▸ **RECORDS FOR THE TASK**

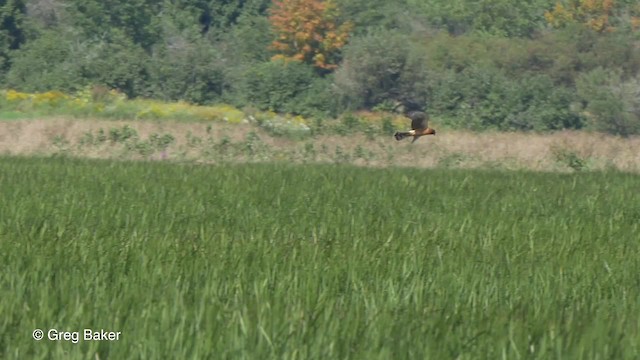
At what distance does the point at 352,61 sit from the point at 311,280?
4820 centimetres

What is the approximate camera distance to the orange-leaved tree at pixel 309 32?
59.9 m

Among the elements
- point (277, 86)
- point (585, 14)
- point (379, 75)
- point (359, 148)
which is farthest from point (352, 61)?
point (359, 148)

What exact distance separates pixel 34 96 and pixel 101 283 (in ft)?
133

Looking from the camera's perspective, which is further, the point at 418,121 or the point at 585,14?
the point at 585,14

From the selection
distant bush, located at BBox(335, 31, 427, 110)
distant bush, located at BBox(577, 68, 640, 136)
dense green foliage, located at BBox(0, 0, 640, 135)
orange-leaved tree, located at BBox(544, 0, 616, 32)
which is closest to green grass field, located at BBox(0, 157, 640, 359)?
distant bush, located at BBox(577, 68, 640, 136)

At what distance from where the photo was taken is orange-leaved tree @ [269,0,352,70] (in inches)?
2360

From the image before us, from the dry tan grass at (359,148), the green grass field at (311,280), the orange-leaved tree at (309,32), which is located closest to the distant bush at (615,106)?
the dry tan grass at (359,148)

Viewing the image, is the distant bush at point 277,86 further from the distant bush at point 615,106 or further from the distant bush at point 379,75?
the distant bush at point 615,106

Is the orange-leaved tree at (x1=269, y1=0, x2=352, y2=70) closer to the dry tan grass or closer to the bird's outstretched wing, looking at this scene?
the dry tan grass

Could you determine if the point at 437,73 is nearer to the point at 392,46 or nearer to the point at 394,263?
the point at 392,46

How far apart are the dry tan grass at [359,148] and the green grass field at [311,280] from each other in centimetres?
2182

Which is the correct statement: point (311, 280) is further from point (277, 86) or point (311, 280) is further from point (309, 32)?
point (309, 32)

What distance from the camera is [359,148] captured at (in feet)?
115

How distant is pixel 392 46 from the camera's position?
53.6m
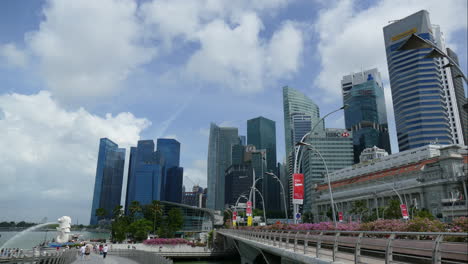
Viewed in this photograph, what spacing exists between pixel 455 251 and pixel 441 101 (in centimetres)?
18812

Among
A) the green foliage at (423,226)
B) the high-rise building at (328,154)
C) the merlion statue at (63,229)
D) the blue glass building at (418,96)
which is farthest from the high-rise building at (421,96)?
the green foliage at (423,226)

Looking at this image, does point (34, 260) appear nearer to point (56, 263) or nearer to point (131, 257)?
point (56, 263)

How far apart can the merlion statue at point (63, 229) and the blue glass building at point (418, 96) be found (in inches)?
6118

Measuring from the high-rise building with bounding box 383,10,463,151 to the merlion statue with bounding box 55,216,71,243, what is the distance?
6199 inches

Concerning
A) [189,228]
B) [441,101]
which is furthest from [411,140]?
[189,228]

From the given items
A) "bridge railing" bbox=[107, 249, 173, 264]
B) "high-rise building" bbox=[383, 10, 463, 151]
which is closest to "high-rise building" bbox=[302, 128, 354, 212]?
"high-rise building" bbox=[383, 10, 463, 151]

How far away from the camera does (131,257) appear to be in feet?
152

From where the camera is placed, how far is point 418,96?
167 metres

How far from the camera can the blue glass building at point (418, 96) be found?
16150 cm

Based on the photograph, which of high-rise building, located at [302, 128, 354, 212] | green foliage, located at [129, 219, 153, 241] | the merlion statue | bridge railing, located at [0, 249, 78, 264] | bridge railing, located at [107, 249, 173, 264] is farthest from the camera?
high-rise building, located at [302, 128, 354, 212]

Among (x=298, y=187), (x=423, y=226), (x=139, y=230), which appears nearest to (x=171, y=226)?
(x=139, y=230)

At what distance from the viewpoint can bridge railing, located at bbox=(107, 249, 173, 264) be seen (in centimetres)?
3105

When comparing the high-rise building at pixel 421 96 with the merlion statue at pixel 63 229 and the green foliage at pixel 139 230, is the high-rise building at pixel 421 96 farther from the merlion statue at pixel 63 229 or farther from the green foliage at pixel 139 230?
the merlion statue at pixel 63 229

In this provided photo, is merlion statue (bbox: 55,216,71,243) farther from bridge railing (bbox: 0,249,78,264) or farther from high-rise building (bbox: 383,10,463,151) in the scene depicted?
high-rise building (bbox: 383,10,463,151)
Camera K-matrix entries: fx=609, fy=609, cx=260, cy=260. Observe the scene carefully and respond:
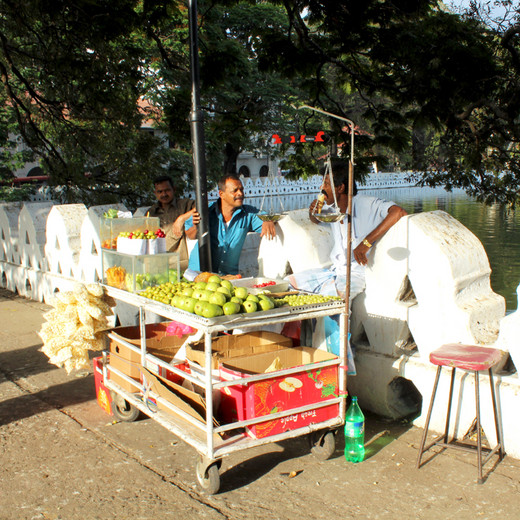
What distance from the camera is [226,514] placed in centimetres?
306

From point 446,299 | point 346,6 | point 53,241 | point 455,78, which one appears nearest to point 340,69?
point 346,6

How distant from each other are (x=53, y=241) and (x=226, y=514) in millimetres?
5924

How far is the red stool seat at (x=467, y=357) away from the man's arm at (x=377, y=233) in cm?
103

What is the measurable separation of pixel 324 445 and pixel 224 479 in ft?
2.07

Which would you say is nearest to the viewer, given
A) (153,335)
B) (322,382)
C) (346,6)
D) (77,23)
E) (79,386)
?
(322,382)

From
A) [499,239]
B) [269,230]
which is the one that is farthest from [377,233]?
[499,239]

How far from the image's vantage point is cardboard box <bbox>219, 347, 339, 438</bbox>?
333 centimetres

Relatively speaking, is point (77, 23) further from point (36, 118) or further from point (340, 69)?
point (36, 118)

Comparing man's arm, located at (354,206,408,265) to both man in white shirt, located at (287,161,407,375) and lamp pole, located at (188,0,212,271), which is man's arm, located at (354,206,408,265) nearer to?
man in white shirt, located at (287,161,407,375)

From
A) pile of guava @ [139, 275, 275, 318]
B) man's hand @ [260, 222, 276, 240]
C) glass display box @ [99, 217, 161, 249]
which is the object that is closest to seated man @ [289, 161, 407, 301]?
man's hand @ [260, 222, 276, 240]

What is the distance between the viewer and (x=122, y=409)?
436 centimetres

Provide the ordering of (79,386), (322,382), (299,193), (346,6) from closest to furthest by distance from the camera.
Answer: (322,382) < (79,386) < (346,6) < (299,193)

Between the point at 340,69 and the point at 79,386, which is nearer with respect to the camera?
the point at 79,386

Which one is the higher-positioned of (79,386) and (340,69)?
(340,69)
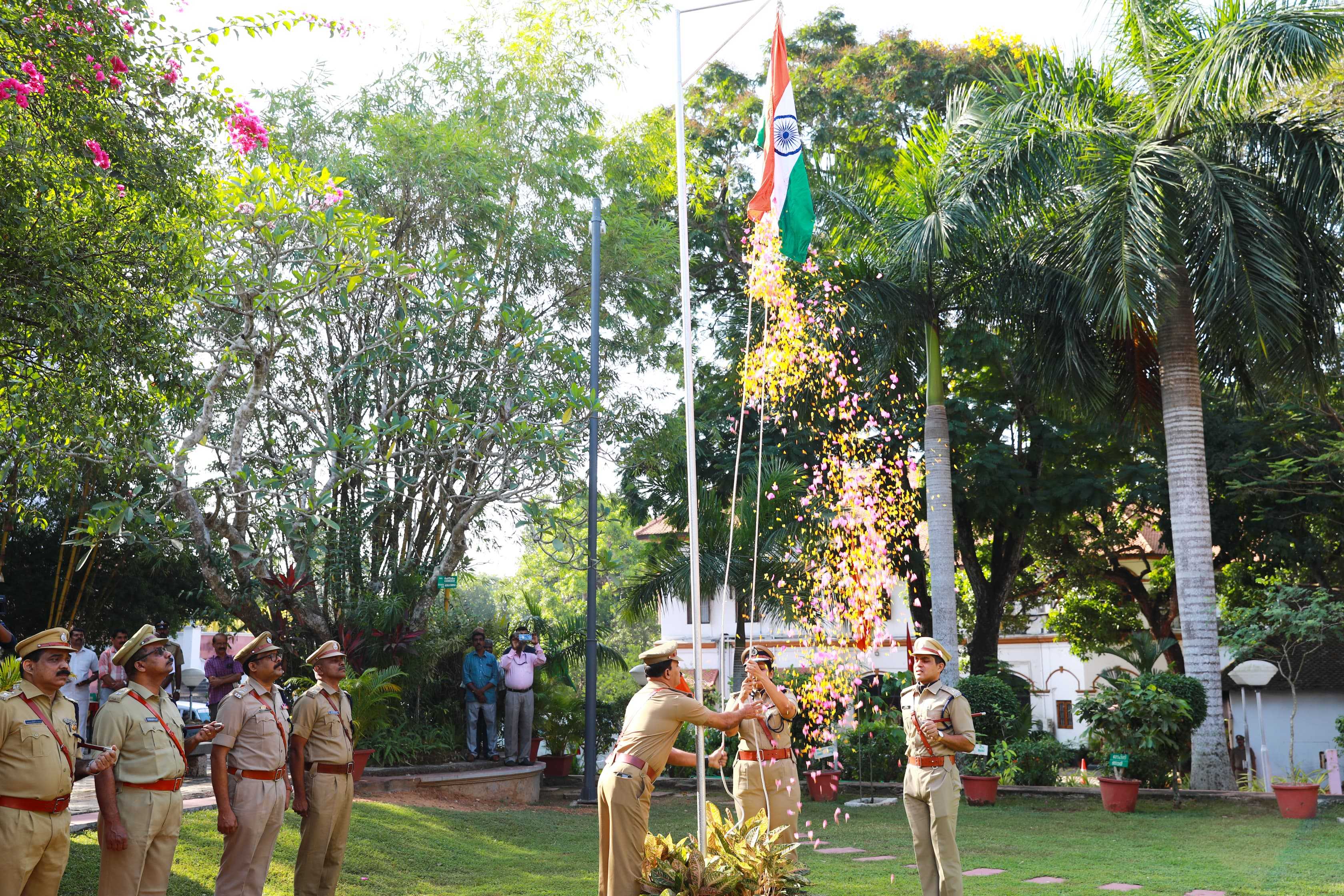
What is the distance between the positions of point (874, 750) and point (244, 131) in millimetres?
12559

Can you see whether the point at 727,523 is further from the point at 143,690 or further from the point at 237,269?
the point at 143,690

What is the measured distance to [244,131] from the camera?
999 centimetres

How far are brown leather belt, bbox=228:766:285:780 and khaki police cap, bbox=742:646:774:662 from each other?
133 inches

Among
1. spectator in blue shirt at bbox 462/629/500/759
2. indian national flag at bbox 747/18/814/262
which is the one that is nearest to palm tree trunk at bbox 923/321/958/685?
spectator in blue shirt at bbox 462/629/500/759

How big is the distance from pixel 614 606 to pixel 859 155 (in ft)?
81.8

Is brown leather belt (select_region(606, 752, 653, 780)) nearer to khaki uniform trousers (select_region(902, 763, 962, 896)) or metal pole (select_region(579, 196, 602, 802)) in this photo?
khaki uniform trousers (select_region(902, 763, 962, 896))

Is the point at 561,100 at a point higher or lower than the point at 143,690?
higher

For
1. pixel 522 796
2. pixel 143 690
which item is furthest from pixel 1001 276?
pixel 143 690

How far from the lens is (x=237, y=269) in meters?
12.0

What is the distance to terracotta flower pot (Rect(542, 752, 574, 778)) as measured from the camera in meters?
17.8

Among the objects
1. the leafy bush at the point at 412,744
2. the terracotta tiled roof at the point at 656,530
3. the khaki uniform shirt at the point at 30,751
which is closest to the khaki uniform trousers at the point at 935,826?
the khaki uniform shirt at the point at 30,751

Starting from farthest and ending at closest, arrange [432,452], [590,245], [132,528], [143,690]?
[590,245]
[432,452]
[132,528]
[143,690]

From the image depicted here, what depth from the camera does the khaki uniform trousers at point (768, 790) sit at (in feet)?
29.2

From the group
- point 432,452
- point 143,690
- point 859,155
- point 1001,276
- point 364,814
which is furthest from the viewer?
point 859,155
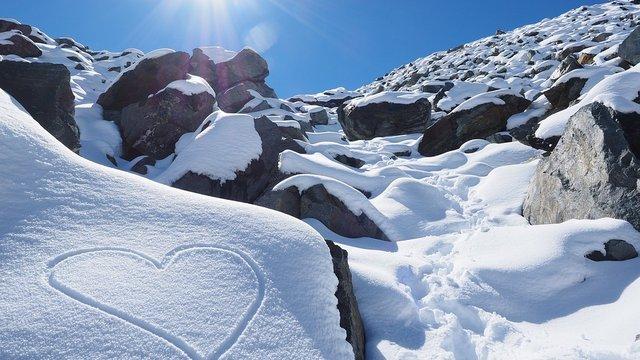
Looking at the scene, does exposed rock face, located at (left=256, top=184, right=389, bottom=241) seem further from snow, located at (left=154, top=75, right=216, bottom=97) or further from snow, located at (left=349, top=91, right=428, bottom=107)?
snow, located at (left=349, top=91, right=428, bottom=107)

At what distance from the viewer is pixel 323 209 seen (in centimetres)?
869

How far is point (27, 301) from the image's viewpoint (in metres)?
2.67

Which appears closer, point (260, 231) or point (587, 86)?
point (260, 231)

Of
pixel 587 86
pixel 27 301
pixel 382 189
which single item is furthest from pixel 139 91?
pixel 587 86

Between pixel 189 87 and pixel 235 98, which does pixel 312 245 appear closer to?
pixel 189 87

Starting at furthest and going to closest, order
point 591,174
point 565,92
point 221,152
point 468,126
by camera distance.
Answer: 1. point 468,126
2. point 565,92
3. point 221,152
4. point 591,174

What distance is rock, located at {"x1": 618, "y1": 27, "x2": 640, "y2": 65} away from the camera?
19906mm

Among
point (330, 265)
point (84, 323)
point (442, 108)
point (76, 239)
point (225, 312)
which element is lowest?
point (442, 108)

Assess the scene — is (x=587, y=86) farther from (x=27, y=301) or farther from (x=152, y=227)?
(x=27, y=301)

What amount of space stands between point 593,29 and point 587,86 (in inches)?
1582

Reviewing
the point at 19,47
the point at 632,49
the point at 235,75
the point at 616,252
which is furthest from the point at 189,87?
the point at 632,49

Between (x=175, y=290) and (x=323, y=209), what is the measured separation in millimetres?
5671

▸ **PROBLEM TO WORK ON**
Give back, exactly as written, the lines from the one with "At what distance from the viewer" to the last line.

▸ **EXERCISE RESULT**
At what distance from the viewer is pixel 323 209 seen (in centimetres)?
869

How far is point (27, 301) from the image's viewpoint (in metres)?
2.67

Which appears closer, point (260, 231) or point (587, 86)?
point (260, 231)

Of
pixel 587 86
pixel 27 301
pixel 382 189
which single item is furthest from pixel 139 91?
pixel 587 86

Between pixel 189 87 and pixel 235 98, which does pixel 312 245 appear closer to?
pixel 189 87

Starting at furthest and going to closest, order
point 591,174
point 565,92
point 221,152
point 468,126
by camera distance.
Answer: 1. point 468,126
2. point 565,92
3. point 221,152
4. point 591,174

What distance is rock, located at {"x1": 618, "y1": 27, "x2": 640, "y2": 65} away from the camera?
19906mm

Among
point (330, 265)
point (84, 323)
point (442, 108)
point (76, 239)
point (225, 312)
which element is lowest?
point (442, 108)

Assess the scene — is (x=587, y=86) farther from (x=27, y=301) or farther from (x=152, y=227)?
(x=27, y=301)

What amount of space stands between point 593,29 and point 587,86 (in inches)?
1582

Reviewing
the point at 19,47
the point at 632,49
the point at 235,75
the point at 616,252
which is furthest from the point at 189,87?
the point at 632,49

Between (x=175, y=290) and (x=323, y=209), what is the measured separation in millimetres?
5671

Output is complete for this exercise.